L’Institut Pembina est un groupe de réflexion établi à Calgary qui travaille sur les enjeux énergétiques. L’organisme le reconnaît d’emblée : les efforts des sociétés pétrolières leur ont permis de réduire significativement la quantité de gaz à effet de serre (GES) par baril produit à partir des sables bitumineux. Sauf que les émissions totales de cette production, elles, continuent d’augmenter, souligne l’organisme dans son rapport intitulé The Oilsands in a Carbon-Constrained Canada.

Dans le cadre de l’accord de Paris, le Canada s’est engagé à réduire, d’ici 2030, ses émissions de GES de 30 % par rapport à 2005, ce qui impose un plafond de 511 mégatonnes (Mt). Et en septembre dernier, les libéraux de Justin Trudeau ont promis de rendre le pays carboneutre d’ici 2050. Mais le secteur des sables bitumineux ne s’en va pas du tout dans cette direction.

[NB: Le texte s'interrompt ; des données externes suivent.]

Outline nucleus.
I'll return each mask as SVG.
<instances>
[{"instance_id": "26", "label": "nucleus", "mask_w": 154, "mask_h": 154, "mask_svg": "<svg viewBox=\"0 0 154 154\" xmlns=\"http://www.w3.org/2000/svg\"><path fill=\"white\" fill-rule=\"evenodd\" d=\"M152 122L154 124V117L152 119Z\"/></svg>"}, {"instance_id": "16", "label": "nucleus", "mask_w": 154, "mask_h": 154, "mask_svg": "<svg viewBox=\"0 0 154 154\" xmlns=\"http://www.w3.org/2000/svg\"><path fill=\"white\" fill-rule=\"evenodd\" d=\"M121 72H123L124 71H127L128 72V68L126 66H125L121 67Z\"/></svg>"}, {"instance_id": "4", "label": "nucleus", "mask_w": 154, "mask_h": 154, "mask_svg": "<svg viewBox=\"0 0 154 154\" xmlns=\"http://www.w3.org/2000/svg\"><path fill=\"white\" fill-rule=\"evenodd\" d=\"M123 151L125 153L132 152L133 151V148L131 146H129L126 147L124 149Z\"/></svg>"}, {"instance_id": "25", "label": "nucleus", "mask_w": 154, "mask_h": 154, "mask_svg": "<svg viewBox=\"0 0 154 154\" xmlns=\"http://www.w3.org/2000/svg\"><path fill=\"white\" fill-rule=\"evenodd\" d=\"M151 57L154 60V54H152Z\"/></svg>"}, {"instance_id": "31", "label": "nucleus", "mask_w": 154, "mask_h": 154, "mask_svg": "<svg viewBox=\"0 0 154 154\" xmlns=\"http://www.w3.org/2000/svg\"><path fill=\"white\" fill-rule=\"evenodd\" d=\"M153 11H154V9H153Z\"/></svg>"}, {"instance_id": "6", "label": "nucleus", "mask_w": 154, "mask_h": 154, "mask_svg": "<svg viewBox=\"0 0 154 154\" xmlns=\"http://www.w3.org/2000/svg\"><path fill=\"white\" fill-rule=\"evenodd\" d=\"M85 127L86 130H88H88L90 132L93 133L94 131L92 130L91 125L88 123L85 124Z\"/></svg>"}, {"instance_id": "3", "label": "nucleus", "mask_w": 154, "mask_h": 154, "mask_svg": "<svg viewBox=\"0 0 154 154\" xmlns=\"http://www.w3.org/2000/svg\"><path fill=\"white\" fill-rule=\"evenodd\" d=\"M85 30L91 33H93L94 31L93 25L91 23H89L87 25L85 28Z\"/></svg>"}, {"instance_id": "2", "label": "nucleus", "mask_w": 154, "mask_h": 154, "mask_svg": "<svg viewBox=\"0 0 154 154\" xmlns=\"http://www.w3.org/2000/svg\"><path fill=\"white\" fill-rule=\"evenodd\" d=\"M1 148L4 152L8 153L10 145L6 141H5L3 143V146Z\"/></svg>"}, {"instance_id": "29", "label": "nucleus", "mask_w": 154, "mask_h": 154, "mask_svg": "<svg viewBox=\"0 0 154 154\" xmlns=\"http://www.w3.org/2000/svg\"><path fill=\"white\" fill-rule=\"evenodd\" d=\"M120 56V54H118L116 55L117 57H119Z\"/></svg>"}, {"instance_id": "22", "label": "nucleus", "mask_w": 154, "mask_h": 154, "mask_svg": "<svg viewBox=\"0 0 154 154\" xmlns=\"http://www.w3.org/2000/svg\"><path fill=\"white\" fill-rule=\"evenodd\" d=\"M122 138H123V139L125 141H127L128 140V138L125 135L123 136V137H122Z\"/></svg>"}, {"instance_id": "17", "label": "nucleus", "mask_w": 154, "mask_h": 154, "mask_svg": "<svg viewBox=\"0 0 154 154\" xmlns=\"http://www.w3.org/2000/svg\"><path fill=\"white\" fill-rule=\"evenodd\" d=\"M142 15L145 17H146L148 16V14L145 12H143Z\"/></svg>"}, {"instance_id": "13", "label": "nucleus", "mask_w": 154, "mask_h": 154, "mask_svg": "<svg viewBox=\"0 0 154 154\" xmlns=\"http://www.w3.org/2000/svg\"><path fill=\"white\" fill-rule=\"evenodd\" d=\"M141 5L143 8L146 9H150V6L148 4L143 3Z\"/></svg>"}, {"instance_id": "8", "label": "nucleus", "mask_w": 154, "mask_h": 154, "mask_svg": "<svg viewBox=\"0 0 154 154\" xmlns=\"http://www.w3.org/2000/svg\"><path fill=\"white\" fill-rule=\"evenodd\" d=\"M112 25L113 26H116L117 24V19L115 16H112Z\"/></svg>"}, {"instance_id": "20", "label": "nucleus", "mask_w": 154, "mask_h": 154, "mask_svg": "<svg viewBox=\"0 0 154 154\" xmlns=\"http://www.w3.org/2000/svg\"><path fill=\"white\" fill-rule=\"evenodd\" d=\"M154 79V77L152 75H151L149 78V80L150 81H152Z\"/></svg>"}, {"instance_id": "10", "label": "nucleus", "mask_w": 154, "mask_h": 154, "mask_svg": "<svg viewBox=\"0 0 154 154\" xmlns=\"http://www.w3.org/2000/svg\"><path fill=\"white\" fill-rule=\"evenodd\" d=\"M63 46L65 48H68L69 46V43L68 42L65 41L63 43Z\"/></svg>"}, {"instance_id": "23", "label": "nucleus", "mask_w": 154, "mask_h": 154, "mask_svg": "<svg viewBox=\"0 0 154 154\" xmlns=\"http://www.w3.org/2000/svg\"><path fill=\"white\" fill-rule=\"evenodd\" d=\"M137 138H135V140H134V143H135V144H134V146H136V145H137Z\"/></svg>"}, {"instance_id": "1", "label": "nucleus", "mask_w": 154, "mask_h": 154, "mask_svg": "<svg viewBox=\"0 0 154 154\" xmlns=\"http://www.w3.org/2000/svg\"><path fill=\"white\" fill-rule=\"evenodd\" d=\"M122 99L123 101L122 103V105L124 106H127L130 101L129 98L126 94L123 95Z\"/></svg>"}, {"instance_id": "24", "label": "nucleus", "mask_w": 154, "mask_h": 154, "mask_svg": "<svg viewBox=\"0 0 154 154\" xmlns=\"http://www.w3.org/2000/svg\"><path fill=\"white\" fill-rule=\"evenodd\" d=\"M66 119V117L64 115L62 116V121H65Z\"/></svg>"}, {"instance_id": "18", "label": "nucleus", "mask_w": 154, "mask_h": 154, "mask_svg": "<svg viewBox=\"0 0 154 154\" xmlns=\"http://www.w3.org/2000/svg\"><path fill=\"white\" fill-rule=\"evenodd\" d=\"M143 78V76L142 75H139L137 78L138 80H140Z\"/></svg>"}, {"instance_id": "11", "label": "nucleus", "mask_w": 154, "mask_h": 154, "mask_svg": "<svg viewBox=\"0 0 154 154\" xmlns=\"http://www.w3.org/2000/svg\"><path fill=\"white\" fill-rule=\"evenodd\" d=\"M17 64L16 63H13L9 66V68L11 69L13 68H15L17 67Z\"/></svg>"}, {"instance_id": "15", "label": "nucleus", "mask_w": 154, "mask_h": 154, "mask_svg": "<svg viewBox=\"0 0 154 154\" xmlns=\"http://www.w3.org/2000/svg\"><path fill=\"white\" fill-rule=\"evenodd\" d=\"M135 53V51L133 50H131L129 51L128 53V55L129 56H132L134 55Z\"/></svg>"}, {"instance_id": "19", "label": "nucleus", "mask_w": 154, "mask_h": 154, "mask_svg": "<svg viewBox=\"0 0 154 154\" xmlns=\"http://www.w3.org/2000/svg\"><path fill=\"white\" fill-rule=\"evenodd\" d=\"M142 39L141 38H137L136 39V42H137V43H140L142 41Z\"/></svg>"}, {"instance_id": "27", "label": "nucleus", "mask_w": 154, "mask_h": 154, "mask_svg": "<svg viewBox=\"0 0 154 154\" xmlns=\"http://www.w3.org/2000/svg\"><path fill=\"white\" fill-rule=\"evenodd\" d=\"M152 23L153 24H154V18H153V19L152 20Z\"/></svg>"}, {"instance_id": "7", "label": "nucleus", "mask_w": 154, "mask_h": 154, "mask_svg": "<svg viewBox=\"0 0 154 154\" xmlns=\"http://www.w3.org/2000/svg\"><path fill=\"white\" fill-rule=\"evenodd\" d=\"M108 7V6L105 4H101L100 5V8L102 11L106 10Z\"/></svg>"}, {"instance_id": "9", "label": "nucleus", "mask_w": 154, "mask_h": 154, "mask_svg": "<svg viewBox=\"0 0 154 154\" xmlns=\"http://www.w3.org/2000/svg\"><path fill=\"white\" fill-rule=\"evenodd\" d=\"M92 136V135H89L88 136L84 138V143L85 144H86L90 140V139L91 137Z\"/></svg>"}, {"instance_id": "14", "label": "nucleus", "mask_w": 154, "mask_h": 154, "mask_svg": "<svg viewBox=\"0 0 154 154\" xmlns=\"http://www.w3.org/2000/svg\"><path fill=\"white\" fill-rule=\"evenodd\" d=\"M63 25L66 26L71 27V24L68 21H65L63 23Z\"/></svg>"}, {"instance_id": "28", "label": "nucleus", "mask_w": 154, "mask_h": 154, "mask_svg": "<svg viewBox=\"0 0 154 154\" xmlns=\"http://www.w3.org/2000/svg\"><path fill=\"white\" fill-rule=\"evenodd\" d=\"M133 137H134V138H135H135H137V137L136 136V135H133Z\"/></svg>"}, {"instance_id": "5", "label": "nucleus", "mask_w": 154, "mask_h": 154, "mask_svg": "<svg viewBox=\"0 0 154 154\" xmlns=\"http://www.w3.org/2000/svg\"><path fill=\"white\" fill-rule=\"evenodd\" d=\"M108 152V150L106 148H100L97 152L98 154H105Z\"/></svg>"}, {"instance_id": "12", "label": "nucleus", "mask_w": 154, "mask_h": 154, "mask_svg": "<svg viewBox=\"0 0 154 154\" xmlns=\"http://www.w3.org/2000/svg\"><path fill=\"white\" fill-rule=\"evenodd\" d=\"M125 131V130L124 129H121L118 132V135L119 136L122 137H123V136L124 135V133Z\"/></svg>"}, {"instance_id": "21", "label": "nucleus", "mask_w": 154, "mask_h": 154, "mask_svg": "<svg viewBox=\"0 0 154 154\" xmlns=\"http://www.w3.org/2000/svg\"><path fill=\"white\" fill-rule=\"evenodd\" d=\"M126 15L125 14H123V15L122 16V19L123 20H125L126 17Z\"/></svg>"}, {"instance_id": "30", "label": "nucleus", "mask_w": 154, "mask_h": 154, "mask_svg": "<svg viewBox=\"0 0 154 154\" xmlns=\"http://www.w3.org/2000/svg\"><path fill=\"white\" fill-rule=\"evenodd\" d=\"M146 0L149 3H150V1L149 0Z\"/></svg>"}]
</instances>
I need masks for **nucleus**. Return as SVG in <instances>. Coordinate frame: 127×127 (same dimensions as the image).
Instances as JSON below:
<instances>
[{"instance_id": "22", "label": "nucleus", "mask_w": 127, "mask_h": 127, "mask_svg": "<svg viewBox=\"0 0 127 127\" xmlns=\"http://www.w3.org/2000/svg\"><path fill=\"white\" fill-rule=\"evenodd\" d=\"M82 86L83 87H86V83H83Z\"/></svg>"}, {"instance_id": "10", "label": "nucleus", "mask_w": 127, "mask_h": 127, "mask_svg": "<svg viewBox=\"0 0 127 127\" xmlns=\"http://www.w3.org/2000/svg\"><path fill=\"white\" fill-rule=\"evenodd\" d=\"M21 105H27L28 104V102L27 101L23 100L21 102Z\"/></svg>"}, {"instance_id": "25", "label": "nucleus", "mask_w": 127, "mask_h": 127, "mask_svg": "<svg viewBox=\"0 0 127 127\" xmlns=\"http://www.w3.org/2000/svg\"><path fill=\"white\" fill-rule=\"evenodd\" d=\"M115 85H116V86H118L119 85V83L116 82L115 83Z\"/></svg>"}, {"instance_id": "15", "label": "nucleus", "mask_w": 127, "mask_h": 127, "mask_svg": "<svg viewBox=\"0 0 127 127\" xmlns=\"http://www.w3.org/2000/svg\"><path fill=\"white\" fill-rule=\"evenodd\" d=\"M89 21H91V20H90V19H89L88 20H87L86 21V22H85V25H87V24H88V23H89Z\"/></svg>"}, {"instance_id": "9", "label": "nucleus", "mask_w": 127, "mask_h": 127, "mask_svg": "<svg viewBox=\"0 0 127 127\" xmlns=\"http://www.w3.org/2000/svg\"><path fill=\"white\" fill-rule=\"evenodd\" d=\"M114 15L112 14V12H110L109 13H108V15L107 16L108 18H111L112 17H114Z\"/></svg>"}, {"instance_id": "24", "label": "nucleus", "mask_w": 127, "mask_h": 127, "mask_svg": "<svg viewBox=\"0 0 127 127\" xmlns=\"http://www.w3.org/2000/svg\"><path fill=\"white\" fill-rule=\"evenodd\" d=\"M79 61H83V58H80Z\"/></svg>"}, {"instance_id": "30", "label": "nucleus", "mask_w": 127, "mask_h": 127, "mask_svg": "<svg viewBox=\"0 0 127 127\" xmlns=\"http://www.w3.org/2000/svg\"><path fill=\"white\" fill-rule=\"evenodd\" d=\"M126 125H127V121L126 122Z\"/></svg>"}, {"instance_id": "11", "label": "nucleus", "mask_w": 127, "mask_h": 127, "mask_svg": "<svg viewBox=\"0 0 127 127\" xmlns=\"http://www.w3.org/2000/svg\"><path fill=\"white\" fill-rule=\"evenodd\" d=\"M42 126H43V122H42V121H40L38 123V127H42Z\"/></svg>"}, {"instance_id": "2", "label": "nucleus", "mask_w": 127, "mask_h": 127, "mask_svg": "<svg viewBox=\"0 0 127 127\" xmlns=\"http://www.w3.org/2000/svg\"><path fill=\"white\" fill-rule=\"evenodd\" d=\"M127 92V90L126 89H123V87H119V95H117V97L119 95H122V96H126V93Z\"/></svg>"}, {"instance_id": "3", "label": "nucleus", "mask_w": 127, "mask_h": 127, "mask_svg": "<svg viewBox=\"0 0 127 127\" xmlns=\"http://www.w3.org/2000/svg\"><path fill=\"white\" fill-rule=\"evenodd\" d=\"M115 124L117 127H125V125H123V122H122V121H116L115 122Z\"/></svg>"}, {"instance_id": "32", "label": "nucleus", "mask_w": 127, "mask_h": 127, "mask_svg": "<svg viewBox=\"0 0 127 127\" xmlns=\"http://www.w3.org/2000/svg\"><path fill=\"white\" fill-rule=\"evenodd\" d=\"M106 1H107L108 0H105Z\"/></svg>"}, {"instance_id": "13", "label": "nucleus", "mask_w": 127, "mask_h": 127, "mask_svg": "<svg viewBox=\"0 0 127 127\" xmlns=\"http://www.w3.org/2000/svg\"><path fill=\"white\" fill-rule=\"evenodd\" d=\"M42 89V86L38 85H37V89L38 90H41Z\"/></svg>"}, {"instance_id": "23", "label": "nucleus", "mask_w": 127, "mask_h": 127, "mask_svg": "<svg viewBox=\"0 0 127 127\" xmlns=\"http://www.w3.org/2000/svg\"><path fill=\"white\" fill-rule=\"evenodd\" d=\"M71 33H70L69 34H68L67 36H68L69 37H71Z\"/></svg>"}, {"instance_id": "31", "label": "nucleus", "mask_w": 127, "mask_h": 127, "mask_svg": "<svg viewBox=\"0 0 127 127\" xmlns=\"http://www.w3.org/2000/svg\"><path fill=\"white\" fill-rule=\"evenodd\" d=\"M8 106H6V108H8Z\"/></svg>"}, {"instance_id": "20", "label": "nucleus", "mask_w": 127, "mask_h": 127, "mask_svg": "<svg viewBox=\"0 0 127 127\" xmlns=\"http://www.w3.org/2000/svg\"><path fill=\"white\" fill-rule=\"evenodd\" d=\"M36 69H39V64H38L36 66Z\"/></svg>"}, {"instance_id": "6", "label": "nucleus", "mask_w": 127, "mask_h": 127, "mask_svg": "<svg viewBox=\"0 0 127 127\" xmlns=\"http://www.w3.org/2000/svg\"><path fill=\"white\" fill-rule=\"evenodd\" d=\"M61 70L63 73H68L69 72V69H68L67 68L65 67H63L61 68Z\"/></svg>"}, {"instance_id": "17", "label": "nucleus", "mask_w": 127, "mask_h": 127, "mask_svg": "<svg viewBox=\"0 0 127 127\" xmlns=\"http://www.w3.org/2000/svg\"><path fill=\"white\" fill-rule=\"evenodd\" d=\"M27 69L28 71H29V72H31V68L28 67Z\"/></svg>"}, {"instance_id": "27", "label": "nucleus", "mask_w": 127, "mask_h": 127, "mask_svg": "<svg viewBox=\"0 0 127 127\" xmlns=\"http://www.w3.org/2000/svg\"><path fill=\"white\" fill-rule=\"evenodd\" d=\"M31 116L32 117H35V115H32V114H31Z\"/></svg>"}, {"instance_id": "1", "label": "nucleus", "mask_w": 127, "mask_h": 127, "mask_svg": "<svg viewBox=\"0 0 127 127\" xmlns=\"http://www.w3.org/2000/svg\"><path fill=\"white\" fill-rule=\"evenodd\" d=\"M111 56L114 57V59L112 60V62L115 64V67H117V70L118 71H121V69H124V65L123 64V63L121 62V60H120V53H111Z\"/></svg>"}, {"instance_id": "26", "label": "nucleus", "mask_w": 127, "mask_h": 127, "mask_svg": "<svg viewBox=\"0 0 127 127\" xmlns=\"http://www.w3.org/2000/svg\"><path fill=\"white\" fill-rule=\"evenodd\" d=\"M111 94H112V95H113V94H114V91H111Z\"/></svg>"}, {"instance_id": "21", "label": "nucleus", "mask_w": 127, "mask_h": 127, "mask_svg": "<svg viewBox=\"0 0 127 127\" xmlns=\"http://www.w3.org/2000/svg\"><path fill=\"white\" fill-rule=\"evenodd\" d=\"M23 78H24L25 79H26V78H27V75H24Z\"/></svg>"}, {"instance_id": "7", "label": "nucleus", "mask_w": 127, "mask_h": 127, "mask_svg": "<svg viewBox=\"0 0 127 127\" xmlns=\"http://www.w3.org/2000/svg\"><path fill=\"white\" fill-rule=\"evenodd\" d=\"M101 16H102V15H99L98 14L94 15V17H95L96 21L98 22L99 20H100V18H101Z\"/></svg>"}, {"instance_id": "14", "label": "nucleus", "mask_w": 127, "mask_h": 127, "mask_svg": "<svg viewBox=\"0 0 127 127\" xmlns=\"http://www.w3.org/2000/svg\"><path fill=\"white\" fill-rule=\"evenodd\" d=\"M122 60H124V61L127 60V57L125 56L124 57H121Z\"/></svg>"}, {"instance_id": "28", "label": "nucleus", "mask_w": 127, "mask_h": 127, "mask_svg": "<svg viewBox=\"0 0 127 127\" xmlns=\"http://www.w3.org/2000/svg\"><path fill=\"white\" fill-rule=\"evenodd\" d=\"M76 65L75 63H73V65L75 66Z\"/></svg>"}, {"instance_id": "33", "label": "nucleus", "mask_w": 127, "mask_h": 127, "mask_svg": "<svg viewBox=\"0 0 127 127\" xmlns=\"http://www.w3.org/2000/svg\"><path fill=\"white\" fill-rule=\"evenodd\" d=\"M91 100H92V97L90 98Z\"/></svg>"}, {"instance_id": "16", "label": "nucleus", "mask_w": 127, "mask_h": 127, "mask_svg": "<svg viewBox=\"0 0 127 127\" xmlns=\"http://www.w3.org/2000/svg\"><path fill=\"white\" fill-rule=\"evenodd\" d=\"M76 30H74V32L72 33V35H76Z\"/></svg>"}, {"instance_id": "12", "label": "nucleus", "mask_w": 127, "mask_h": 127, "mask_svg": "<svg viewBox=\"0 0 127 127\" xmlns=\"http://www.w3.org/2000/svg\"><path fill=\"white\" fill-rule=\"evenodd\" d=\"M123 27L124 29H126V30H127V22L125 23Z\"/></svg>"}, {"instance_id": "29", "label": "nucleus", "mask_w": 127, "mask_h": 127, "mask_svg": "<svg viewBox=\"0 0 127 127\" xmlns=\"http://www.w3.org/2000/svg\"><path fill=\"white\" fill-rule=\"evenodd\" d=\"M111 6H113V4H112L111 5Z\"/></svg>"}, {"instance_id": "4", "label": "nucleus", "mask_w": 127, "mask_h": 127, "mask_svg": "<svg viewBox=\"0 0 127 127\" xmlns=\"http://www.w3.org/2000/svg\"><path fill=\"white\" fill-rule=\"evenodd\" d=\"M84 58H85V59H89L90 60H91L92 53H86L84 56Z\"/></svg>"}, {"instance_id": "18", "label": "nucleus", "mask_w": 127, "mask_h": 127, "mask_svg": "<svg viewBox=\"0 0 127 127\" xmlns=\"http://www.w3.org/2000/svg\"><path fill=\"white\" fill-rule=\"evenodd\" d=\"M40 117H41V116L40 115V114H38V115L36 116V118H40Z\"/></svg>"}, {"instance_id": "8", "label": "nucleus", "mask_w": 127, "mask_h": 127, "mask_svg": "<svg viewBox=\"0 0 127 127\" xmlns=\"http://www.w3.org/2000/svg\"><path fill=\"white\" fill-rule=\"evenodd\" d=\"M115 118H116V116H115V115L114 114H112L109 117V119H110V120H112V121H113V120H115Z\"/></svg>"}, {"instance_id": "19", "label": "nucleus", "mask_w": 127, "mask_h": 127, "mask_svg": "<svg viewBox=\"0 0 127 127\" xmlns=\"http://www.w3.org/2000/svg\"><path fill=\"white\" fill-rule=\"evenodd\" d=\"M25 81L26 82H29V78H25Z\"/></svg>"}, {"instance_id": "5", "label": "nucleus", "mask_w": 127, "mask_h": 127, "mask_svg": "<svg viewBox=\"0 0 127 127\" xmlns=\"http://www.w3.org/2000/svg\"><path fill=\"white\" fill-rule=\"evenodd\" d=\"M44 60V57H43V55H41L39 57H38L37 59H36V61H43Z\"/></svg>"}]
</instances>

Cette industrie représente la source d’émissions ayant augmenté le plus rapidement depuis 2005, et cela devrait continuer au moins jusqu’en 2030, prévoit le rapport.

Une approche budgétaire

Les émissions de cette industrie, qui étaient de 81 Mt en 2017, devraient atteindre 110 Mt en 2030, indique l’Institut Pembina en citant des chiffres du gouvernement fédéral. Il s’agit d’une augmentation de plus de 35 %. Et ce, dans un Canada qui, lui, devra réduire ses émissions totales de 28 % (de 716 Mt en 2017 à 511 Mt en 2030) pour respecter ses engagements.

À ce rythme, la part des émissions canadiennes attribuables aux sables bitumineux s’en trouvera carrément doublée, passant de 11 % à 22 % entre 2017 et 2030.

Les sables bitumineux se voient donner un chèque en blanc pendant qu’on demande aux autres secteurs de se serrer la ceinture.

Benjamin Israël, analyste responsable des carburants fossiles chez Pembina et auteur principal du rapport

L’Institut demande donc au gouvernement fédéral d’adopter une approche de type budgétaire pour l’ensemble du pays et par secteur, afin de ne pas défoncer son plafond de 511 Mt en 2030.

« Un budget force les autorités réglementaires de l’Alberta et du Canada à justifier les émissions, à se demander si elles valent la peine du point de vue de l’économie et de l’emploi », explique M. Severson-Baker.

La carotte et le bâton

Dans le cas des sables bitumineux, il faut imposer des cibles de réduction, et les augmenter tous les cinq ans, recommande l’Institut Pembina.

« C’est un peu une question de carotte et de bâton, dit Benjamain Israël. Si on veut atteindre nos objectifs climatiques de 2030 et 2050, on a besoin d’une industrie qui joue pleinement le jeu et qui commence à décarboniser radicalement ses activités. On ne parle plus du tout de réduire l’intensité carbone, mais de réduire les émissions absolues. Ça va demander un certain changement de logiciel pour les compagnies. »

L’organisme en appelle au développement de percées technologiques financées par l’industrie et par les fonds perçus dans le cadre de programmes de réduction des émissions. Mais il reconnaît qu’en l’absence d’incitatifs ou d’obligation de résultats, même les technologies offertes actuellement, comme les solutions de captage, d’utilisation et de stockage du carbone (CUSC), sont peu attrayantes pour les entreprises. « À moins que les gouvernements décident d’investir massivement, ou que le prix du carbone augmente significativement, il y a peu de chances que les CUSC jouent un rôle significatif dans la réduction des émissions », note le rapport.